- PROBLEM TO WORK ON -
Will you give the material below again, every line exactly as it is?

*** DATASET RECORDS Section Begins ***

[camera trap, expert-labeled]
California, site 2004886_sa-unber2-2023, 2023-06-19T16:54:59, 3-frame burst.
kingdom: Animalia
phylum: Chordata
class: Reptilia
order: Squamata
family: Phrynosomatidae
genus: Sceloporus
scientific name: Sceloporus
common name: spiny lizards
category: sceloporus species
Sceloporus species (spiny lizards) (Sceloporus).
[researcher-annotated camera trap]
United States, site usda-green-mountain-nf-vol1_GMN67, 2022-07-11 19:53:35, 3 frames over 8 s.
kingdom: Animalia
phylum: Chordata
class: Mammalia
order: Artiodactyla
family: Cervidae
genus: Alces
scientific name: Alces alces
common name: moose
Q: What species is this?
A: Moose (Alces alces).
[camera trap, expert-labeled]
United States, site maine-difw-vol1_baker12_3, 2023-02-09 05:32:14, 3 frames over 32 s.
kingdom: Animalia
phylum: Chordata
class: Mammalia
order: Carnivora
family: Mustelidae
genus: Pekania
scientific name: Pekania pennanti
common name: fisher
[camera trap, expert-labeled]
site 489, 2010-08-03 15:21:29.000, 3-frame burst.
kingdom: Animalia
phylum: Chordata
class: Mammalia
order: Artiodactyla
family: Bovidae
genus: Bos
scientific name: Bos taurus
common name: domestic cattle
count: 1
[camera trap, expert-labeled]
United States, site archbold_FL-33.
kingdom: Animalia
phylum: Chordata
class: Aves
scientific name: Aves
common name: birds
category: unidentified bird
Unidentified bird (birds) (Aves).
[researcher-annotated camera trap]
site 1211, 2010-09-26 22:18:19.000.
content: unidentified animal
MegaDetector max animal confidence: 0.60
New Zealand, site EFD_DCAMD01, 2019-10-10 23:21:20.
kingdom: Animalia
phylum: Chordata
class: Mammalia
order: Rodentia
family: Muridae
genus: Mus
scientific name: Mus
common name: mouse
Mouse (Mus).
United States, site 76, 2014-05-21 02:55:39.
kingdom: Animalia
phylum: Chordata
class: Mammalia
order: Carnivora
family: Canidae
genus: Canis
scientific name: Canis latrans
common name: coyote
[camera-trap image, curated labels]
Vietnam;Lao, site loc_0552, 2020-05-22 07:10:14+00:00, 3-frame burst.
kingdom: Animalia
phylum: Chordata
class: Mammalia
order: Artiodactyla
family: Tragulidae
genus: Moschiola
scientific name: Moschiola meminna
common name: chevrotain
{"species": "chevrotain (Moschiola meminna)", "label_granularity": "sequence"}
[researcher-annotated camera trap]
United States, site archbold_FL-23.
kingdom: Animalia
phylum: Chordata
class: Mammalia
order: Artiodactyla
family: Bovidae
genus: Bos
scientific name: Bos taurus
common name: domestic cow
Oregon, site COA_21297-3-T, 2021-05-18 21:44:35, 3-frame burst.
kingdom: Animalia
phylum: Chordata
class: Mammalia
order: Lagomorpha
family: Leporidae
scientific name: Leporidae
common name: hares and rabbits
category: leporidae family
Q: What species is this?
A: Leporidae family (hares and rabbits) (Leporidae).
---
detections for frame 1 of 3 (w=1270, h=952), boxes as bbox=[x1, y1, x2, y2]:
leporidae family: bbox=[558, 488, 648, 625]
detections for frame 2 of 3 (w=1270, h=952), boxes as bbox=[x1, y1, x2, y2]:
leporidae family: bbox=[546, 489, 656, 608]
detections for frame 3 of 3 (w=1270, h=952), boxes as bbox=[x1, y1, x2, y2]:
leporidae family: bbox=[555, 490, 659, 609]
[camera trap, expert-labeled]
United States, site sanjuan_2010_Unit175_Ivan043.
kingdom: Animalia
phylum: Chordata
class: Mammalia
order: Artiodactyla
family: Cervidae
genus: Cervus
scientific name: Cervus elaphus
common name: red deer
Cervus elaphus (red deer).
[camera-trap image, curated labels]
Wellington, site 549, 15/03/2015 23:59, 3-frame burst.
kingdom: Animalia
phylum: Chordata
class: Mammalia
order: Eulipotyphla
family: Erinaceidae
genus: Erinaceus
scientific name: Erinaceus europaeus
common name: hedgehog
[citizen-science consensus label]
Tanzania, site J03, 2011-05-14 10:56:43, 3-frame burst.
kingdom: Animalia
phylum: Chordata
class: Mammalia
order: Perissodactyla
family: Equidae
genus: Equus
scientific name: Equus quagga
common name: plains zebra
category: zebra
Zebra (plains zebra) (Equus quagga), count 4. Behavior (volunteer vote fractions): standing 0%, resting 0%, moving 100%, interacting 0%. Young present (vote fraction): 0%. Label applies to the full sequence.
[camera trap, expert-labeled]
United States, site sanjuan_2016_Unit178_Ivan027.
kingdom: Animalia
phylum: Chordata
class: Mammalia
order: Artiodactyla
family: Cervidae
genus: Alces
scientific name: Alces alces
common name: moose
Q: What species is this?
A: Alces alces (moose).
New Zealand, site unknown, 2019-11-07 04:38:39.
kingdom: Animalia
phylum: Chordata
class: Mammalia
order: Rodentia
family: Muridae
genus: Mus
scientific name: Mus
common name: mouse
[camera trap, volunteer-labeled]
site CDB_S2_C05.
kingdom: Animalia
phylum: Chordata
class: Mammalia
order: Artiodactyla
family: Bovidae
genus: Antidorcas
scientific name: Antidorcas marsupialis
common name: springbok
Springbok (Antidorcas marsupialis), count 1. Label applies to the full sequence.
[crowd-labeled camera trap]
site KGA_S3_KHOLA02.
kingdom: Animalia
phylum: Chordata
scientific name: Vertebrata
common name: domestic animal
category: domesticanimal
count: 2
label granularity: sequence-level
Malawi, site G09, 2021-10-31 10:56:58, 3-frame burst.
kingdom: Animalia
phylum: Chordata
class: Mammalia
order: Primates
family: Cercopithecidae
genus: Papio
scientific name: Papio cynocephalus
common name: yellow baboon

*** DATASET RECORDS Section Ends ***

- TASK RESULT -
[camera trap, expert-labeled]
California, site 2004886_sa-unber2-2023, 2023-06-19T16:54:59, 3-frame burst.
kingdom: Animalia
phylum: Chordata
class: Reptilia
order: Squamata
family: Phrynosomatidae
genus: Sceloporus
scientific name: Sceloporus
common name: spiny lizards
category: sceloporus species
Sceloporus species (spiny lizards) (Sceloporus).
[researcher-annotated camera trap]
United States, site usda-green-mountain-nf-vol1_GMN67, 2022-07-11 19:53:35, 3 frames over 8 s.
kingdom: Animalia
phylum: Chordata
class: Mammalia
order: Artiodactyla
family: Cervidae
genus: Alces
scientific name: Alces alces
common name: moose
Q: What species is this?
A: Moose (Alces alces).
[camera trap, expert-labeled]
United States, site maine-difw-vol1_baker12_3, 2023-02-09 05:32:14, 3 frames over 32 s.
kingdom: Animalia
phylum: Chordata
class: Mammalia
order: Carnivora
family: Mustelidae
genus: Pekania
scientific name: Pekania pennanti
common name: fisher
[camera trap, expert-labeled]
site 489, 2010-08-03 15:21:29.000, 3-frame burst.
kingdom: Animalia
phylum: Chordata
class: Mammalia
order: Artiodactyla
family: Bovidae
genus: Bos
scientific name: Bos taurus
common name: domestic cattle
count: 1
[camera trap, expert-labeled]
United States, site archbold_FL-33.
kingdom: Animalia
phylum: Chordata
class: Aves
scientific name: Aves
common name: birds
category: unidentified bird
Unidentified bird (birds) (Aves).
[researcher-annotated camera trap]
site 1211, 2010-09-26 22:18:19.000.
content: unidentified animal
MegaDetector max animal confidence: 0.60
New Zealand, site EFD_DCAMD01, 2019-10-10 23:21:20.
kingdom: Animalia
phylum: Chordata
class: Mammalia
order: Rodentia
family: Muridae
genus: Mus
scientific name: Mus
common name: mouse
Mouse (Mus).
United States, site 76, 2014-05-21 02:55:39.
kingdom: Animalia
phylum: Chordata
class: Mammalia
order: Carnivora
family: Canidae
genus: Canis
scientific name: Canis latrans
common name: coyote
[camera-trap image, curated labels]
Vietnam;Lao, site loc_0552, 2020-05-22 07:10:14+00:00, 3-frame burst.
kingdom: Animalia
phylum: Chordata
class: Mammalia
order: Artiodactyla
family: Tragulidae
genus: Moschiola
scientific name: Moschiola meminna
common name: chevrotain
{"species": "chevrotain (Moschiola meminna)", "label_granularity": "sequence"}
[researcher-annotated camera trap]
United States, site archbold_FL-23.
kingdom: Animalia
phylum: Chordata
class: Mammalia
order: Artiodactyla
family: Bovidae
genus: Bos
scientific name: Bos taurus
common name: domestic cow
Oregon, site COA_21297-3-T, 2021-05-18 21:44:35, 3-frame burst.
kingdom: Animalia
phylum: Chordata
class: Mammalia
order: Lagomorpha
family: Leporidae
scientific name: Leporidae
common name: hares and rabbits
category: leporidae family
Q: What species is this?
A: Leporidae family (hares and rabbits) (Leporidae).
---
detections for frame 1 of 3 (w=1270, h=952), boxes as bbox=[x1, y1, x2, y2]:
leporidae family: bbox=[558, 488, 648, 625]
detections for frame 2 of 3 (w=1270, h=952), boxes as bbox=[x1, y1, x2, y2]:
leporidae family: bbox=[546, 489, 656, 608]
detections for frame 3 of 3 (w=1270, h=952), boxes as bbox=[x1, y1, x2, y2]:
leporidae family: bbox=[555, 490, 659, 609]
[camera trap, expert-labeled]
United States, site sanjuan_2010_Unit175_Ivan043.
kingdom: Animalia
phylum: Chordata
class: Mammalia
order: Artiodactyla
family: Cervidae
genus: Cervus
scientific name: Cervus elaphus
common name: red deer
Cervus elaphus (red deer).
[camera-trap image, curated labels]
Wellington, site 549, 15/03/2015 23:59, 3-frame burst.
kingdom: Animalia
phylum: Chordata
class: Mammalia
order: Eulipotyphla
family: Erinaceidae
genus: Erinaceus
scientific name: Erinaceus europaeus
common name: hedgehog
[citizen-science consensus label]
Tanzania, site J03, 2011-05-14 10:56:43, 3-frame burst.
kingdom: Animalia
phylum: Chordata
class: Mammalia
order: Perissodactyla
family: Equidae
genus: Equus
scientific name: Equus quagga
common name: plains zebra
category: zebra
Zebra (plains zebra) (Equus quagga), count 4. Behavior (volunteer vote fractions): standing 0%, resting 0%, moving 100%, interacting 0%. Young present (vote fraction): 0%. Label applies to the full sequence.
[camera trap, expert-labeled]
United States, site sanjuan_2016_Unit178_Ivan027.
kingdom: Animalia
phylum: Chordata
class: Mammalia
order: Artiodactyla
family: Cervidae
genus: Alces
scientific name: Alces alces
common name: moose
Q: What species is this?
A: Alces alces (moose).
New Zealand, site unknown, 2019-11-07 04:38:39.
kingdom: Animalia
phylum: Chordata
class: Mammalia
order: Rodentia
family: Muridae
genus: Mus
scientific name: Mus
common name: mouse
[camera trap, volunteer-labeled]
site CDB_S2_C05.
kingdom: Animalia
phylum: Chordata
class: Mammalia
order: Artiodactyla
family: Bovidae
genus: Antidorcas
scientific name: Antidorcas marsupialis
common name: springbok
Springbok (Antidorcas marsupialis), count 1. Label applies to the full sequence.
[crowd-labeled camera trap]
site KGA_S3_KHOLA02.
kingdom: Animalia
phylum: Chordata
scientific name: Vertebrata
common name: domestic animal
category: domesticanimal
count: 2
label granularity: sequence-level
Malawi, site G09, 2021-10-31 10:56:58, 3-frame burst.
kingdom: Animalia
phylum: Chordata
class: Mammalia
order: Primates
family: Cercopithecidae
genus: Papio
scientific name: Papio cynocephalus
common name: yellow baboon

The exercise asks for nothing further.